_取り組む作業_:
本文を読み、次の問いにそれぞれ答えなさい。
1. 安部は、自分たちが何になりたいと述べているか。
2. 橋のかかっていない川について、人がしないこととして何が挙げられているか。
3. 関わりやすいきっかけを作るために始めたものは何か。

安部 私達は社会問題の現場へのインフラになりたい。世界中、色々な社会問題の現場があるのですが、課題の現場にアクセスする仕組みがありません。皆さんが何か行動を起こしたいと考えていても、どう関われば良いのか分からない。

そういう中で非常に気軽に社会を知れるインフラになれればと思っています。

社会問題の現場に橋を架ける

Ridilover Slide

例えば、皆さんは休みの日に家族でどこかにいこうと考えたとき、いきなり鉈(なた)を持って野道を切り開き、山の奥にある集落に行こう、とはならないですよね。

あるいは、橋のかかっていない川にいきなり飛び込んで泳いで対岸に向かうということはしないですよね。

道路が通っていたり、バスが通っていたりする場所に「家族で一緒に行こうよ」という話になりませんか?

誰かがそこに道路を通さない限り、基本的に日常生活の中で人がそこに行くことはありません。

だからこそ、「社会問題の現場」にいかに道路を通し、橋をかけていくか、ということが私たちの役目なのです。

具体的には、関わりやすいきっかけを作ろうということから、「社会問題を学びに行くという旅行はどうですか?」という「スタディ・ツアー」を始めました。

_提示資料_:

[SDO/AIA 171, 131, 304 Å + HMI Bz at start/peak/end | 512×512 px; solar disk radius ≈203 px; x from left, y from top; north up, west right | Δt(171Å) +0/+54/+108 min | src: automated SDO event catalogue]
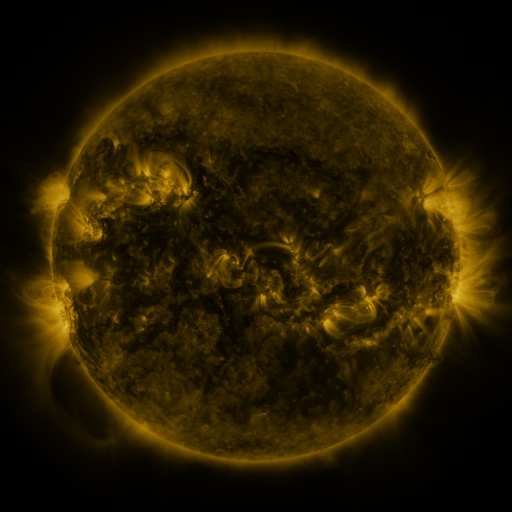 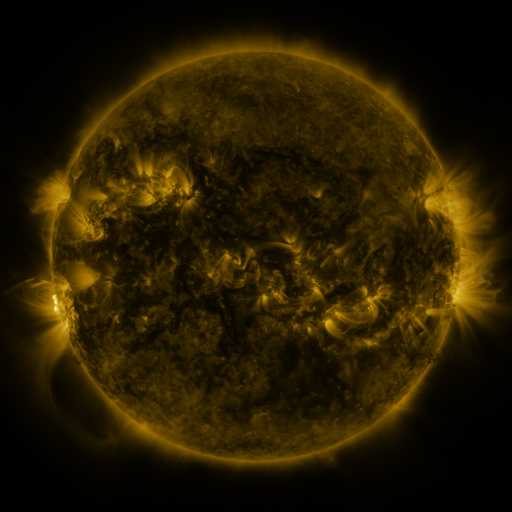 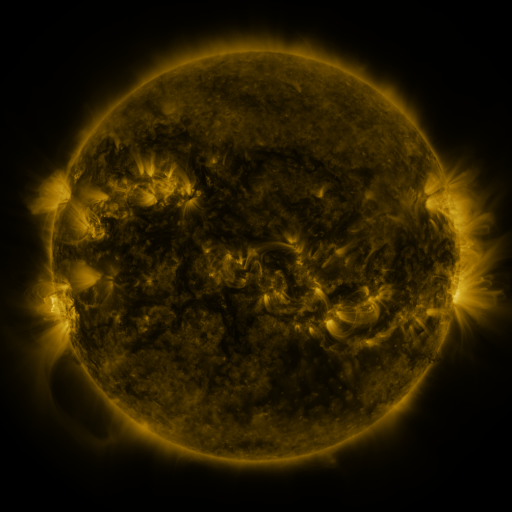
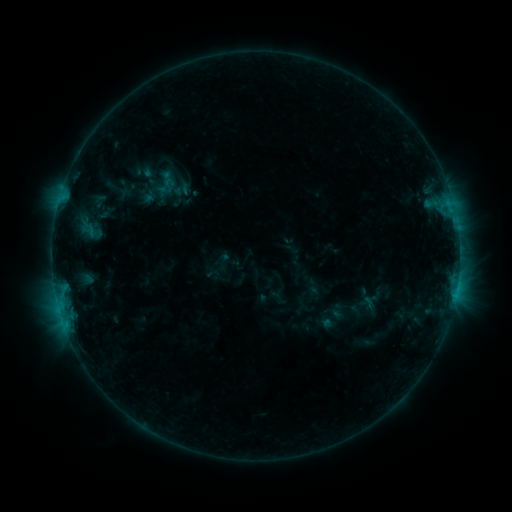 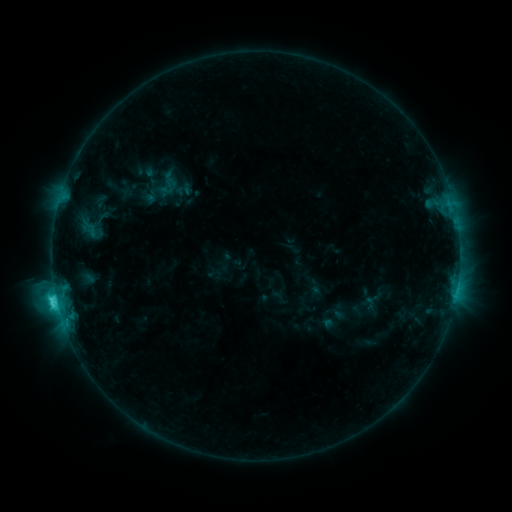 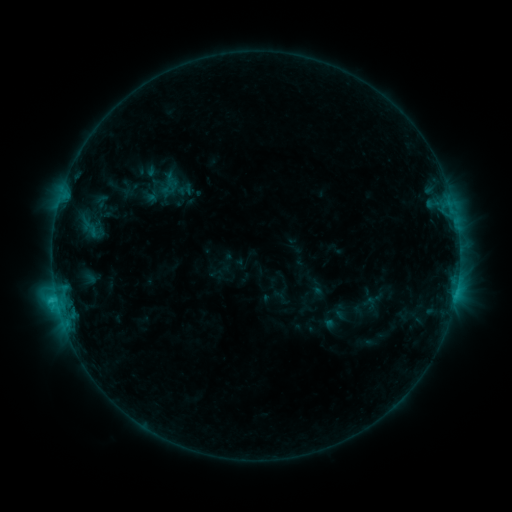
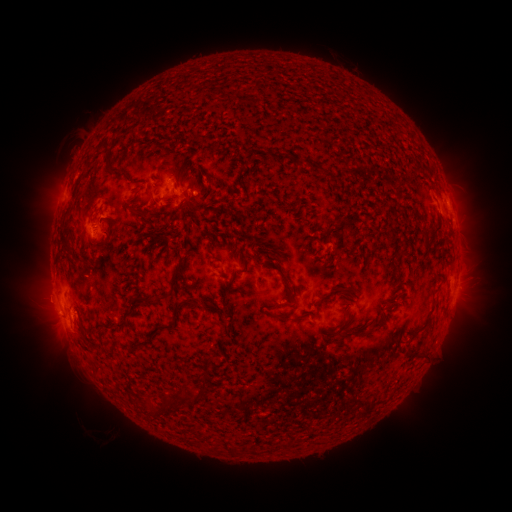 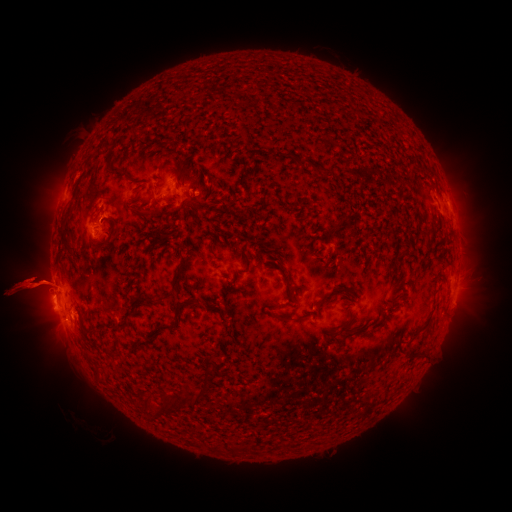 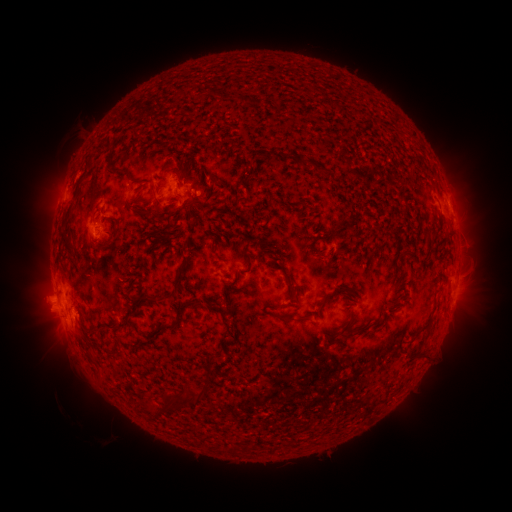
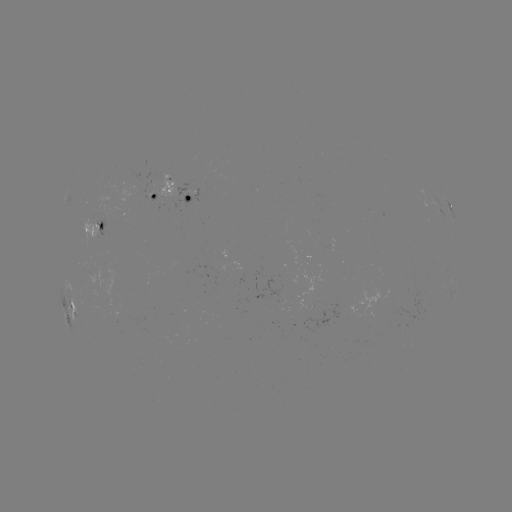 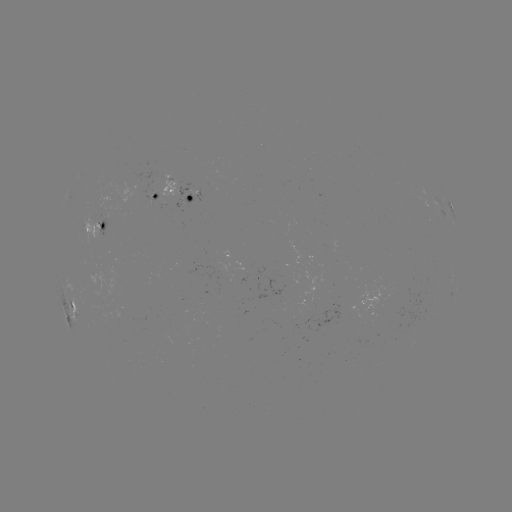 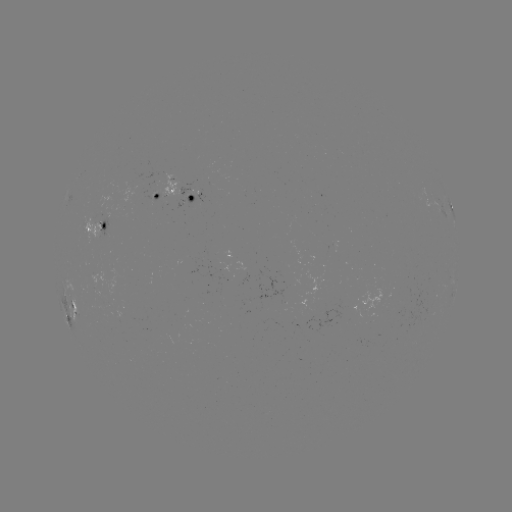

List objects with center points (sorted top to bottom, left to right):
filament eruption: (30, 301)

_解答全文_:
1. 社会問題の現場へのインフラ
2. いきなり飛び込んで泳いで対岸に向かうこと
3. 社会問題を学びに行く旅行である「スタディ・ツアー」